Britain’s leader during the period when the collapse of the US investment bank Lehman Brothers put every major bank at risk, said that after a decade of stagnation the global economy was now moving into a decade of vulnerability.
Speaking to the Guardian at his home in Scotland, Brown delivered a scathing analysis of how the big problems of 2009 remained unresolved and said that much tougher action was needed to prevent wrongdoing by bankers.
Brown was instrumental in creating the G20 – a body made of the world’s leading developed and developing nations – but said the cooperation that helped avoid a second Great Depression had been replaced by a world in which countries had retreated into nationalist silos.
“We are in danger of sleepwalking into a future crisis,” Brown said when asked to assess the risks of a repeat of 2008. “There is going to have to be a severe awakening to the escalation of risks, but we are in a leaderless world.”
The former prime minister, who lost the 2010 election following Britain’s longest and deepest recession of the post-war era, said there was less scope to reduce interest rates than was the case a decade ago, no evidence that finance ministries would be allowed to cut taxes or increase public spending, and no guarantee that China would be as active in providing stimulus.
“The cooperation that was seen in 2008 would not be possible in a post-2018 crisis both in terms of central banks and governments working together. We would have a blame-sharing exercise rather than solving the problem.
In the light of the trade war launched against Beijing by the US, Brown doubted that China would be as cooperative a second time. “Trump’s protectionism is the biggest barrier to building international cooperation,” he said.

How to complete this task:
Please continue the article on Brown's warning of a future financial crisis from the point where it stops.

Text extractions by page:
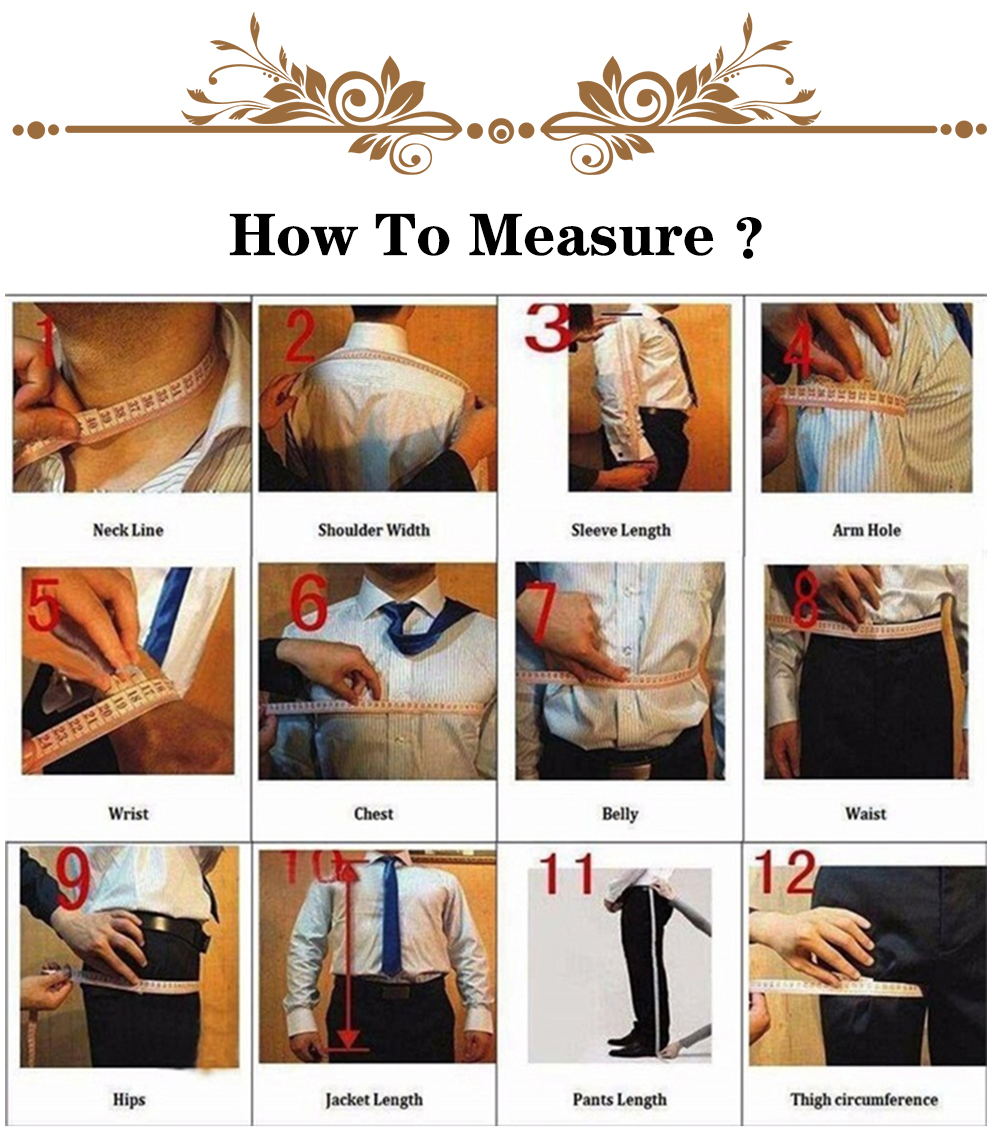 How To Measure ?

1
Neck Line

2
Shoulder Width

3
Sleeve Length

4
Arm Hole

5
Wrist

6
Chest

7
Belly

8
Waist

9
Hips

10
Jacket Length

11
Pants Length

12
Thigh circumference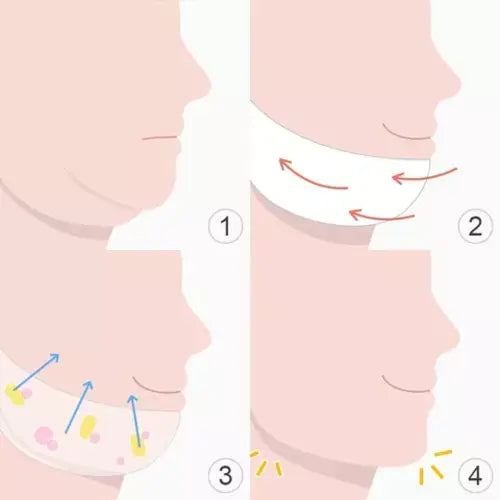 1
2
3
4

Answer below:
After taking over from Tony Blair as prime minister in June 2007, Brown had only a short honeymoon before the first signs of trouble emerged later in the summer. He said the global economy still lacked an early warning system and a system for monitoring financial flows so that it was possible to tell what had been lent to whom and on what terms. “We have dealt with the small things but not the big things,” he said.
Brown admitted that Labour should have been tougher on the City in the boom years leading up to the crisis. “Yes, we did not know what was going on in some of the institutions, some of it illegal, and which was being covered up.”
But he insisted that the mood at the time was for even greater deregulation of the City. “I was being criticised for being too tough in terms of regulation and tax.”
Since the crisis, banks have been forced to hold more capital to protect them against possible losses, and a system of bonus clawbacks has been introduced to dissuade bankers from taking too many risks.
But Brown said action against financial malpractice had not been tough enough and that banks would expect to be bailed out again in the event of a future crisis.
“The penalties for wrong-doing have not been increased sufficiently. The fear that bankers will be imprisoned for bad behaviour is not there. There has not been a strong enough message sent out that government won’t rescue institutions that haven’t put their houses in order.”
The crisis of 2008 had its roots in the US housing market, with the losses sustained on subprime mortgages cascading through the global financial system in the months leading up to the collapse of Lehmans. Brown said there would be a different cause next time.
“It is very difficult to say what will trigger it [the next crisis] but we are at the latter end of the economic cycle where people take greater risks. There are problems in emerging markets.”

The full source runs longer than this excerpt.